Defendant is correct that valid and effective service was not made until eight days after the 120-day deadline, but this Court finds good cause for the delay because Plaintiff's attorneys obtained limited information and did the best they could with what they had. Moreover, Plaintiff's attorneys twice believed they had completed service, and twice undertook diligent efforts to locate and serve Defendant upon learning otherwise: they hired a private investigator after the erroneous service on a non-party, and then attempted service several days in a row after Defendant's ex-wife provided his correct address. (Plaintiff's Opposition at 3). These efforts, in light of the briefness of the delay as well as Defendant's admission that he had actual notice, convince this Court that Defendant has suffered no prejudice. See, e.g., Geller v.
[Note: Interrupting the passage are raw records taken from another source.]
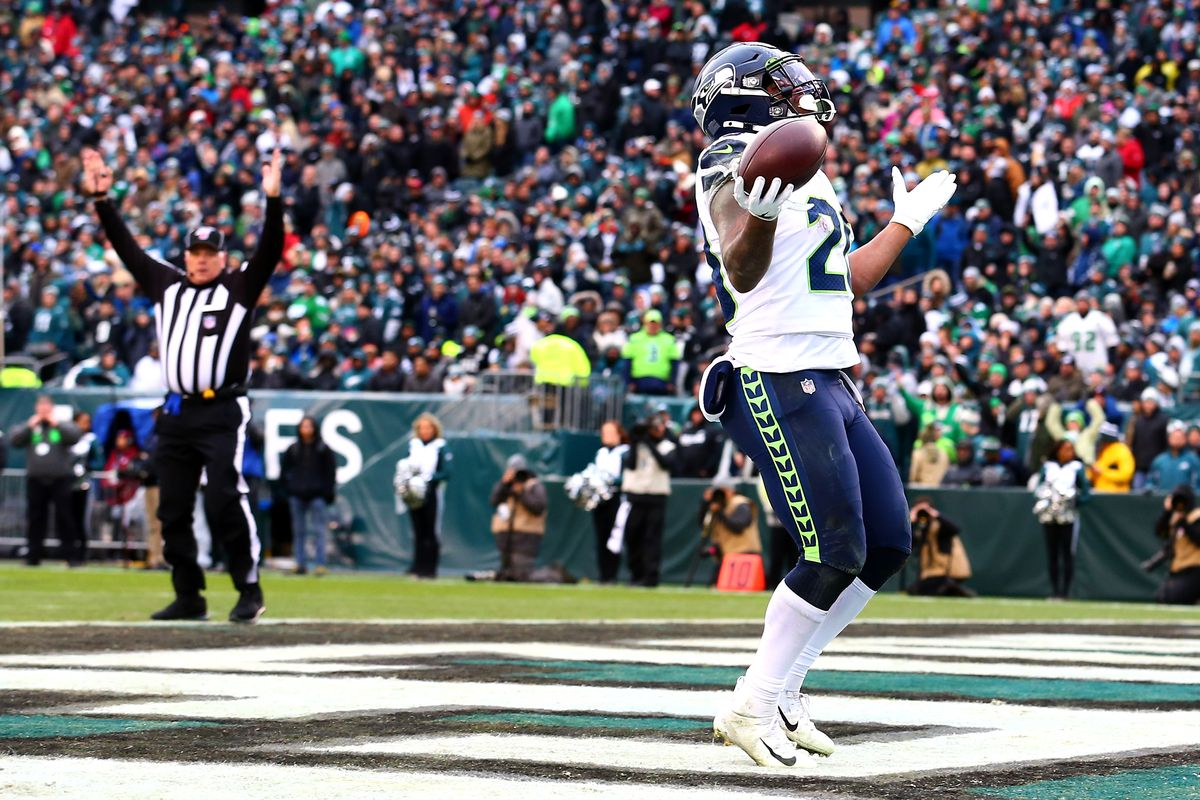 Rashaad Penny of the Seattle Seahawks celebrates after rushing for a fourth quarter touchdown against the Philadelphia Eagles at Lincoln Financial Field on November 24, 2019 in Philadelphia, Pennsylvania.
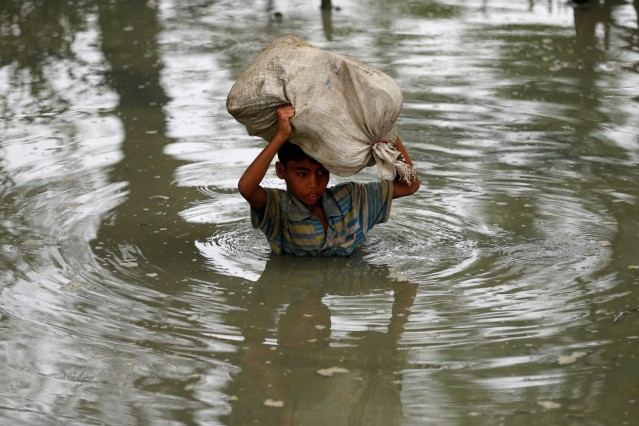 A Rohingya refugee boy walks through water with his belongings after crossing border by boat through the Naf River in Teknaf, Bangladesh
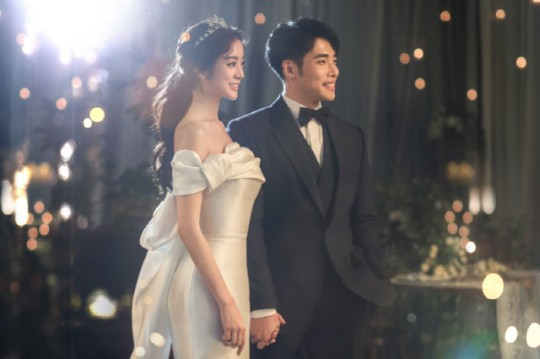 Former Wonder Girls member Woo Hye-rim, left, and extreme taekwondo player Shin Min-cheol, right, tied the knot on July 5, after seven years of dating. [RRR ENTERTAINMENT]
Newell, 602 F.Supp. 501, 502 (S.D.N.Y. 1984) (brief delay); Justice v. Lyng, 716 F.Supp. 1567, 1570 (D. Ariz. 1988) (actual notice).

Defendant also contests personal jurisdiction. (Defendant's Reply at 7-11). He argues that, under International Shoe v. Washington, 326 U.S. 310 (1945), he does not have the minimum contacts with Washington State required to support jurisdiction because he has never lived or worked here and he has never purposefully availed himself of the benefits and protections of Washington law. (Id. at 8-10). He also argues that, given the parties' relative financial circumstances, it would be unreasonable to subject him to jurisdiction in this forum. (Id. at 11). However, Defendant Lynch did not raise the personal jurisdiction issue until his Reply. For this reason, the Court grants Plaintiff 10 days from the date of this Order to file a supplemental responsive brief (not to exceed six pages).

Conclusion

Defendant has misunderstood the technical requirements of the Rules of Civil Procedure, and service of process was valid and effective under Rule 4(e) on February 1, 2005. The usual deadline of 120 days under Rule 4(m) is also extended retroactively because this Court finds good cause for the minor delay in effective service. Therefore, this Court, having considered all the pleadings and all exhibits and declarations attached thereto, makes the following ruling:

IT IS HEREBY ORDERED that Defendant Daniel Lynch's motion to dismiss is DENIED in part as to the sufficiency of service process, and Plaintiff is GRANTED 10 days to file supplemental briefing with this Court regarding personal jurisdiction over the Defendant.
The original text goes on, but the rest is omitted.